Разумеется, Дарр Дубраули утверждает, что именно он первым вытащил из земли молодой кукурузный стебель, стряхнул листья и проглотил сладкое ядро. Что многолетние наблюдения еще со времен Вороньего клана Людей Длинных Домов принесли ему знание о том, что там прячется богатство.
Что ж, может, и так. Точно известно, что жившие там Люди ненавидели Ворон за разорение полей больше, чем любые другие Люди где и когда угодно. С появлением огромных кукурузных полей началась война между Воронами и Людьми, – война, растянувшаяся более чем на столетие, и кое-где до сих пор нет победителя.
В начале лета кукуруза поднимается высоко. Тогда она не столь интересна для Ворон: им трудно добраться до початков под толстыми листьями.

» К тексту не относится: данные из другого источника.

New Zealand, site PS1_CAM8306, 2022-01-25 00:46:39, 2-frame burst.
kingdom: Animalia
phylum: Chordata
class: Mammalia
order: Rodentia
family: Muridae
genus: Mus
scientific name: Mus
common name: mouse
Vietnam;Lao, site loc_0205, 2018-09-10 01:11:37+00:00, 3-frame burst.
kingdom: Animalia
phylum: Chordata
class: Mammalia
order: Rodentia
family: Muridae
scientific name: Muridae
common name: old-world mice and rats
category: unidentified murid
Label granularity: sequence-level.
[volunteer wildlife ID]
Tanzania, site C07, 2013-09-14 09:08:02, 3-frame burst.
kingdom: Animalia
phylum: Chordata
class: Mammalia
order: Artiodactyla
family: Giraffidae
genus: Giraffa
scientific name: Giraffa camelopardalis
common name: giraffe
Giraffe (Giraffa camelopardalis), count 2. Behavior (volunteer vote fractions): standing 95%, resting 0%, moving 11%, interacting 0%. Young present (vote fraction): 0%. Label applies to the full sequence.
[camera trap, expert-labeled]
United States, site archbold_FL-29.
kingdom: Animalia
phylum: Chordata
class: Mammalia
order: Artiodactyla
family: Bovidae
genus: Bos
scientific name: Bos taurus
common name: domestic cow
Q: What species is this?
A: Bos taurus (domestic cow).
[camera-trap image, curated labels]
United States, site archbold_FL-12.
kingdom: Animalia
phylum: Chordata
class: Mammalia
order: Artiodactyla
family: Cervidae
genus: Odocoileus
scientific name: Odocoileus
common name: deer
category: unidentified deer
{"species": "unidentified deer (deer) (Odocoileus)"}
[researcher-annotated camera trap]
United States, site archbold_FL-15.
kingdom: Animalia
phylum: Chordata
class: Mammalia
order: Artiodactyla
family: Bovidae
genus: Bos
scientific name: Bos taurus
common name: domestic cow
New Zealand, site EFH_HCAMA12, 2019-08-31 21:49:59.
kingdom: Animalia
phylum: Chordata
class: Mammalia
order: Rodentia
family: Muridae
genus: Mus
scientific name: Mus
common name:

Дарр Дубраули, его родичи и соседи по-прежнему прилетали на кукурузные поля и перекрикивались, потому что распаханная земля приносит личинок, Улиток и Мышей, а сильная Ворона может сорвать довольно покрова с початка, чтобы полакомиться или найти червячка; и каждый открытый початок сгниет под дождем. Иногда воронья перекличка приводила на поле фермера с ружьем, вопящих детей, жену со скомканным фартуком в руке. «Вот они!» – кричала одна из Ворон, и все взлетали, чтобы перебраться на другое поле, чуть дальше.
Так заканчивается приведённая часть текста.